**PROBLEM TO WORK ON:**
Reproduce each of the records below word for word, leaving out the pictures.

◆ ◆ ◆ ◆ ◆ ◆ ◆

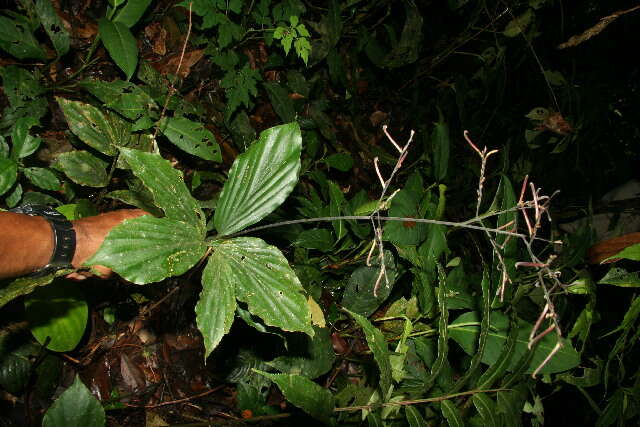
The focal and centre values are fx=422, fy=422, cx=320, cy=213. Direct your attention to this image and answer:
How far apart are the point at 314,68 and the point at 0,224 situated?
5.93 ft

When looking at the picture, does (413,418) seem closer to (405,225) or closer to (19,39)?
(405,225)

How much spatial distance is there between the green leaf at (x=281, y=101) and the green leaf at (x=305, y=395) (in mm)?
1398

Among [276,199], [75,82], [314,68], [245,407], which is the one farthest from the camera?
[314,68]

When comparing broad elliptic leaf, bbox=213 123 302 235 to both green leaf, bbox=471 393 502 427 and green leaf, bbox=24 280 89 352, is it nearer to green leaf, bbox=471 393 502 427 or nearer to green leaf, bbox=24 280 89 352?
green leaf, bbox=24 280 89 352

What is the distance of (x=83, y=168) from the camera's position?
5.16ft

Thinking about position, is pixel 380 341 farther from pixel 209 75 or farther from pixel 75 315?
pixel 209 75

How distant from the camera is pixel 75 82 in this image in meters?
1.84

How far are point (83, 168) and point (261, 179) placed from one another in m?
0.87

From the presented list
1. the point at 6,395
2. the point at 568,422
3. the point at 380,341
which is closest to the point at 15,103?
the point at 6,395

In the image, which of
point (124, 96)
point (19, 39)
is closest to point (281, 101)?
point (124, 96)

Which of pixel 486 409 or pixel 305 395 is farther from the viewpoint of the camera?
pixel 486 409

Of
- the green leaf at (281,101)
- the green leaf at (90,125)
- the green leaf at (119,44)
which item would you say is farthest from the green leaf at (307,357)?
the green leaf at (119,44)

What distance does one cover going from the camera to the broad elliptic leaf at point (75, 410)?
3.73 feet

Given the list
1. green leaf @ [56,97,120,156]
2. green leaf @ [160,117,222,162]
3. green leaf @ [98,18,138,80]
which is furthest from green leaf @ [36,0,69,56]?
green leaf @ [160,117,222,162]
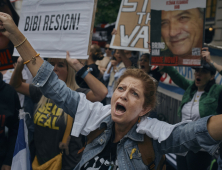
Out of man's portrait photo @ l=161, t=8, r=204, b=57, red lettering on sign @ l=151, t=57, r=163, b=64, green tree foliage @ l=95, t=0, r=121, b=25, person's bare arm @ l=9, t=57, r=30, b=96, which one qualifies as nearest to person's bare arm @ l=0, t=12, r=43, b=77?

◆ ◆ ◆ ◆ ◆ ◆ ◆

**RESULT FOR THIS TASK:**
The focal and centre values are fx=422, fy=422, cx=320, cy=213. Direct your attention to this image and answer:
How far apart are the point at 314,68 and the point at 0,224 situated?
5.93 ft

When looking at the picture, does (413,418) seem closer to (405,225) or closer to (19,39)?
(405,225)

How much spatial distance is there between the green leaf at (x=281, y=101) and the green leaf at (x=305, y=395) (in mm)?
1398

Among [276,199], [75,82], [314,68], [245,407], which is the one farthest from the camera?
[314,68]

When comparing broad elliptic leaf, bbox=213 123 302 235 to both green leaf, bbox=471 393 502 427 and green leaf, bbox=24 280 89 352, is it nearer to green leaf, bbox=471 393 502 427 or nearer to green leaf, bbox=24 280 89 352?
green leaf, bbox=24 280 89 352

What is the distance of (x=83, y=168) from the camera's position?
5.16ft

Thinking about position, is pixel 380 341 farther from pixel 209 75 or farther from pixel 75 315?
pixel 209 75

How distant from the camera is pixel 75 82 in this image in meters?
1.84

How far are point (83, 168) and point (261, 179) placed from one another in m?
0.87

From the presented list
1. the point at 6,395
2. the point at 568,422
3. the point at 380,341
which is closest to the point at 15,103?
the point at 6,395

In the image, which of
point (124, 96)
point (19, 39)
is closest to point (281, 101)?
point (124, 96)

Which of pixel 486 409 or pixel 305 395 is farther from the viewpoint of the camera?
pixel 486 409

Of
- the green leaf at (281,101)
- the green leaf at (90,125)
- the green leaf at (119,44)
which item would you say is farthest from the green leaf at (307,357)?
the green leaf at (119,44)

What distance does one cover going from the camera to the broad elliptic leaf at point (75, 410)?
3.73 feet

Given the list
1. green leaf @ [56,97,120,156]
2. green leaf @ [160,117,222,162]
3. green leaf @ [98,18,138,80]
which is furthest from green leaf @ [36,0,69,56]?
green leaf @ [160,117,222,162]
Out of man's portrait photo @ l=161, t=8, r=204, b=57, red lettering on sign @ l=151, t=57, r=163, b=64, green tree foliage @ l=95, t=0, r=121, b=25, person's bare arm @ l=9, t=57, r=30, b=96, which one qualifies as nearest to person's bare arm @ l=0, t=12, r=43, b=77?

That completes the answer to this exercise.